- Born: 10 December 1996 (age 29) Karlovy Vary, Czech Republic
- Occupations: Historian, researcher
- Website: jirikluc.cz/en/

= Jiří Klůc =

Czech historian and researcher (born 1996)

Jiří Klůc (born 10 December 1996) is a Czech historian and researcher. He has an active project to record the stories of the Holocaust and World War II survivors, having assembled more than 700 of them to date.
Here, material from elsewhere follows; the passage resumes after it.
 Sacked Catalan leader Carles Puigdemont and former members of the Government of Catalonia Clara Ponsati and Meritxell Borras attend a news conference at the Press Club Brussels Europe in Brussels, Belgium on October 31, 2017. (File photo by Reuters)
He has written a number of books, including the account of Ervín Hoida, who was the last surviving Czechoslovak veteran of the Battle of France, and Antonín Fajkus, the last living Czech fighter pilot from World War II.

==Career==
Klůc says his interest in World War II survivors began as a teenager, volunteering to help Holocaust survivors living near his home in the Czech Republic. During the COVID-19 pandemic he realized that many of the survivors of World War II were passing away and that their stories were being lost. He began a project to interview and record the stories of concentration camp survivors and World War II veterans.
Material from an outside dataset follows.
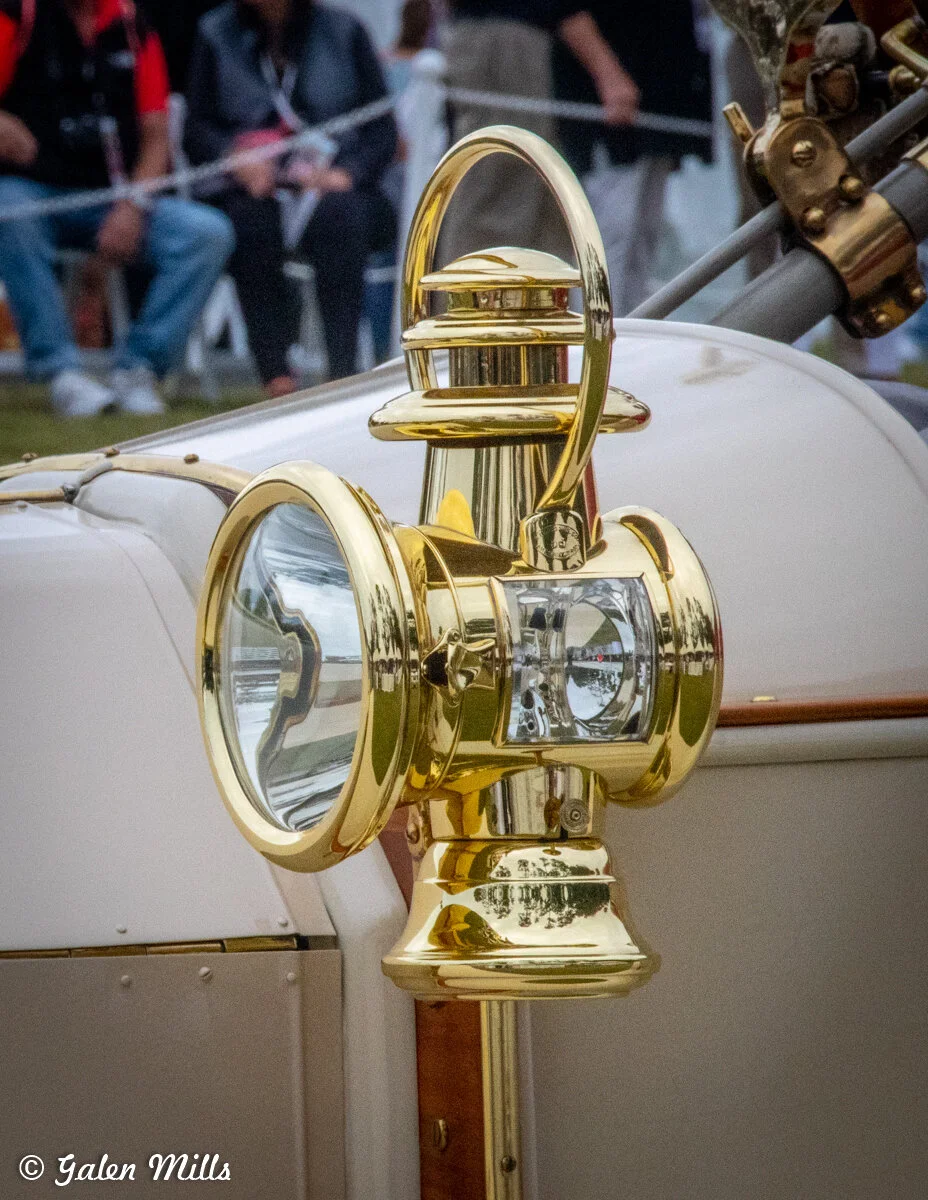 Close-up of a vintage car with a brass headlamp and decorative details, with blurred people in the background.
He is a graduate of Charles University in Prague, where he is also pursuing a Ph.D. His Masters Thesis was on the topic of Czechoslovak citizens who had German roots, but served in the British Royal Air Force to fight against the Nazis.

Klůc has traveled throughout Europe, North America, and Australia to record interviews. He has been supported through the Czech Heritage Foundation and through online donations to fund the project. In early 2025, he uncovered the story of Antonín Fajkus, a highly decorated Czechoslovak-born US World War II fighter pilot, traveling to Chicago to bring Fajkus more than 900 birthday cards for his 101st birthday, and greetings from the Czech president Petr Pavel.
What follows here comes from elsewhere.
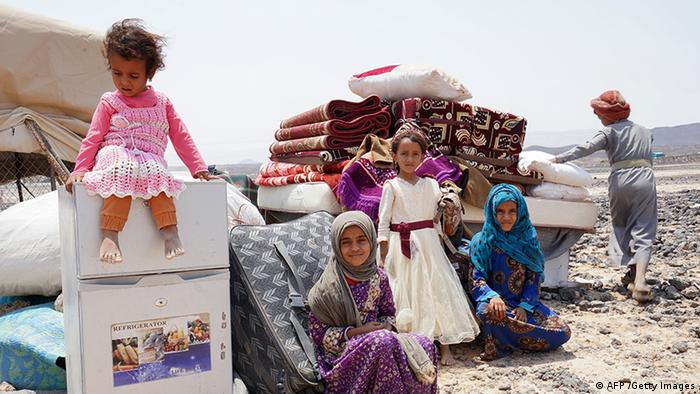 Vertriebene jemenitische Kinder sitzen neben ihren Habseligkeiten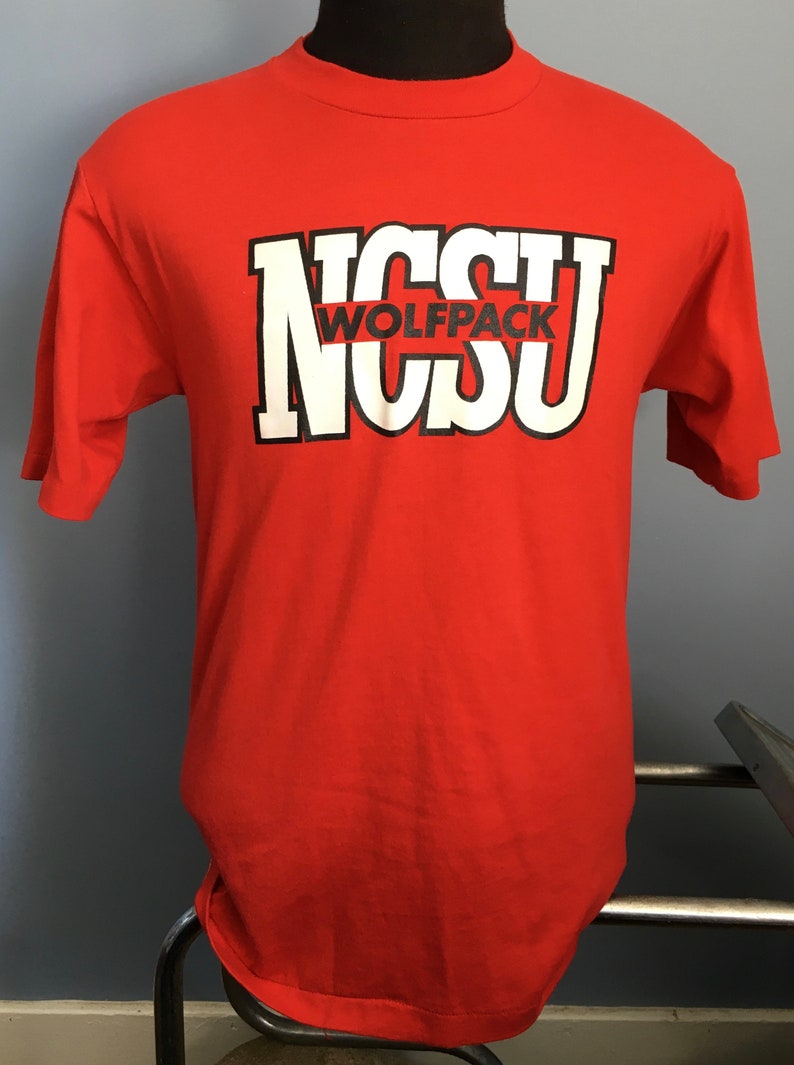 May include: Red t-shirt with a white and black graphic of the letters "NCSU" with the word "WOLFPACK" in black letters inside the "C".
As of early 2026 he has recorded more than 700 interviews with World War II survivors. Klůc stated that what surprised him most was that most of them had never told their story before. He says that he asks interviewees to relate not just their experiences of the war, but about daily life of the time and their heritage.

Klůc is an accredited guide at the Theresienstadt Ghetto (Terezín), a former Nazi transit/concentration camp and fortress town in World War II, located in the Protectorate of Bohemia and Moravia. He has also written a number of articles chronicling the stories of Czech fighters and survivors of World War II.

==Published Works==
Klůc has published eight books, one of which is currently available in English.

- Sokolovo. In the Shadow of Propaganda. 2016. 256 pages. In Czech language. ISBN 978-80-87567-85-2.
- Kapitán Otakar Jaroš ("Captain Otakar Jaros"). The Story of a Hero of the Battle of Sokolovo. 2018. 176 pages. In Czech language. ISBN 978-80-7573-027-5.
- Josef Müller. The Story of a Czechoslovak Jewish Soldier on the Eastern Front. 2020. 160 pages. In Czech language. ISBN 978-80-88292-70-8.
- Stanislav Kobrle. The Forgotten Story of a Gulag Prisoner and Hero of the Eastern Front. 2022. 40 pages. In Czech language. ISBN 978-80-11-01277-9.
- Zapomenutí váleční veteráni ("Forgotten War Veterans"). Four previously unpublished stories of war veterans. 2022. 104 pages. In Czech language. ISBN 978-80-11-00967-0.
- Ervín Hoida: poslední z hrdinů ("Ervín Hoida: the Last of the Heroes"). Untold story of the Czechoslovak WWII veteran Ervin Hoida. 2023. 96 pages. Available in Czech and English. ISBN 978-80-7573-127-2.
- Čech od Rudých ďáblů ("A Czech Among the Red Devils"). The Story of the Last Living Czechoslovak Fighter Pilot Antonín Fajkus. 2025. 104 pages. In Czech language. ISBN 978-80-7573-148-7.
- S domovenkou Czechoslovakia ("With a shoulder patch Czechoslovakia"). The Story of the Czechoslovak Jewish Soldier in the RAF Jiří Švenger. 2026. 124 pages. In Czech language. ISBN 978-80-7573-161-6.

He has also published a number of online historical articles.

==Personal life==
Klůc speaks Czech, Slovak, English and Russian. He lives in Prague.